== Excerpt provided ==
/---

Non-invasive way to feel density of atoms can provide a new window into the Quantum World
A new technique developed by scientists can enable local density measurements of cold atoms in real time, without significantly disturbing them. This could prove instrumental in the development of near-future applications in quantum computation and quantum sensing, where real-time detection of atoms and their quantum state is of paramount importance.
In conventional cold atom experiments, where kinetic energy of atoms are reduced to near absolute zero temperatures by means of laser cooling and trapping techniques, the quantum properties of the atoms are more evident. These cold atoms can then be used as resources for quantum computers and quantum sensing. In order to detect the quantum state of these atoms, methods such as absorption and fluorescence imaging are widely used. However, these techniques have inherent limitations. Absorption imaging struggles while imaging dense atomic clouds because the probe beam cannot penetrate sufficiently to provide accurate density measurements. Fluorescence imaging, on the other hand, requires longer exposure times to collect scattered photons, and both approaches are often destructive, altering the state of the atoms during measurement.

\---

== Set of tasks ==
[1] Decide whether each statement agrees with the cold-atom density article, answering yes or no and quoting the words that settle it: (a) absorption imaging has difficulty with dense atomic clouds; (b) fluorescence imaging works with short exposure times; (c) the new technique measures density in real time.
[2] Using the cold-atom density article, explain in one to three sentences why absorption imaging struggles with dense atomic clouds.
[3] Continue the cold-atom density article from its final sentence.

== Available data ==
/---

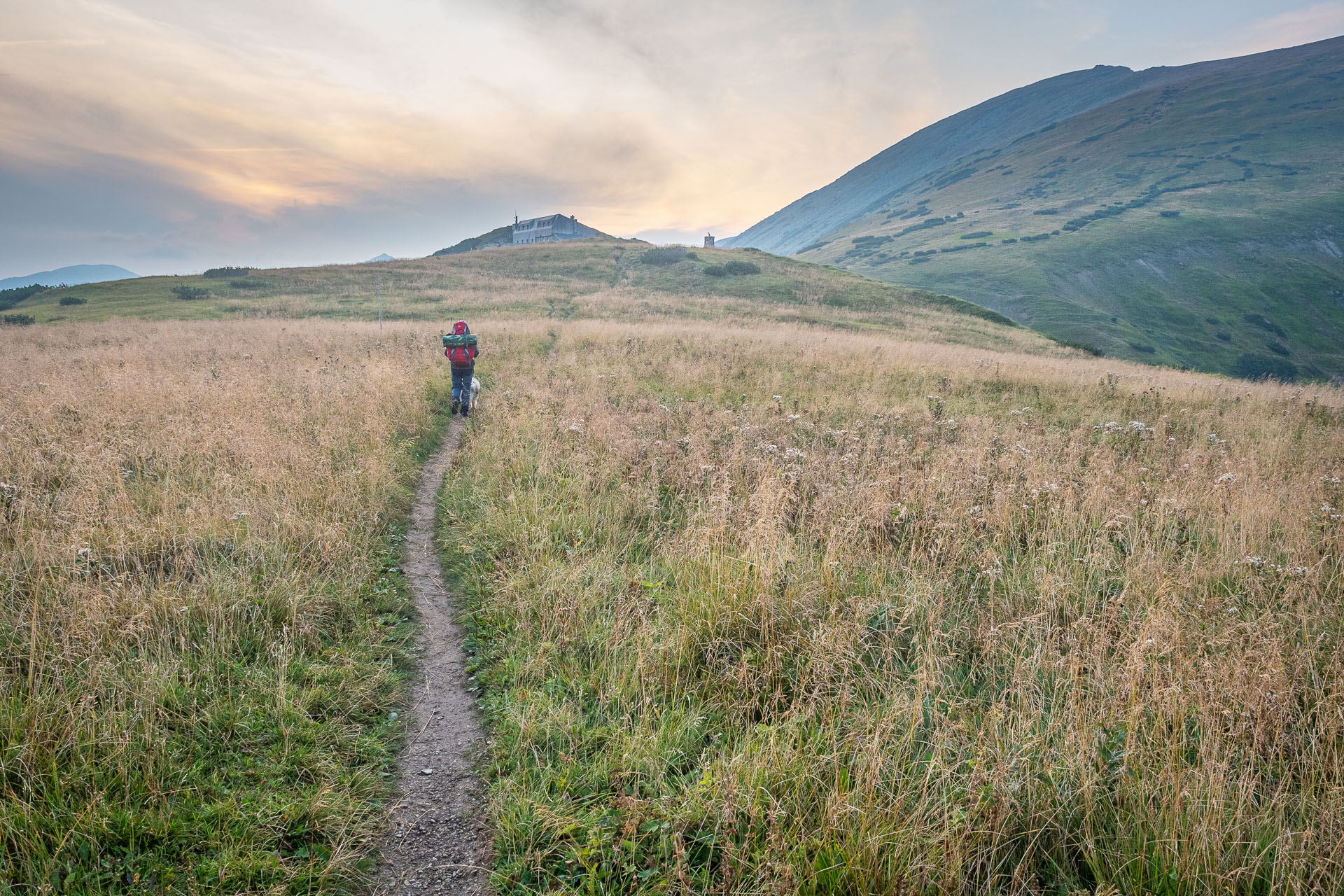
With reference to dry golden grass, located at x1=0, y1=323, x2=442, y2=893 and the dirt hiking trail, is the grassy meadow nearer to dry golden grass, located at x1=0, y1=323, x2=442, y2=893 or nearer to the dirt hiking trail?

\---

== Solved problems ==
[1]
(a) Yes: "Absorption imaging struggles while imaging dense atomic clouds"
(b) No: "Fluorescence imaging, on the other hand, requires longer exposure times to collect scattered photons"
(c) Yes: "enable local density measurements of cold atoms in real time, without significantly disturbing them"

[2] In a dense atomic cloud, the probe beam cannot penetrate far enough into the cloud. Because of this, absorption imaging cannot give accurate density measurements.

[3]
Researchers at the Raman Research Institute, an autonomous institute of the Department of Science and Technology (DST), Government of India, demonstrated a technique called Raman Driven Spin Noise Spectroscopy (RDSNS), that overcomes these challenges by combining spin noise spectroscopy, which detects natural fluctuations of atomic spins by detecting the polarisation fluctuations of a laser light passing through the atomic sample. This method also uses two additional laser beams to coherently drive atoms between two adjacent spin states.
These Raman beams drive transitions between atomic states and dramatically boost the signal – by nearly a million times. The probing volume is 0.01mm3 which is achieved by focusing the probe to just 38 micrometers, targeting a tiny region of the atom cloud encompassing about 10,000 atoms. Importantly, the measured signal provides a direct measure of local density rather than merely the total atom number.
The team used RDSNS to study potassium atoms in a magneto-optical trap (MOT), and observed that the central density of the atomic cloud saturated within one second, whereas the total atom count, measured via fluorescence, took nearly twice as long.
This highlights a key difference– fluorescence reveals global atom counts, while RDSNS shows how tightly atoms are packed locally.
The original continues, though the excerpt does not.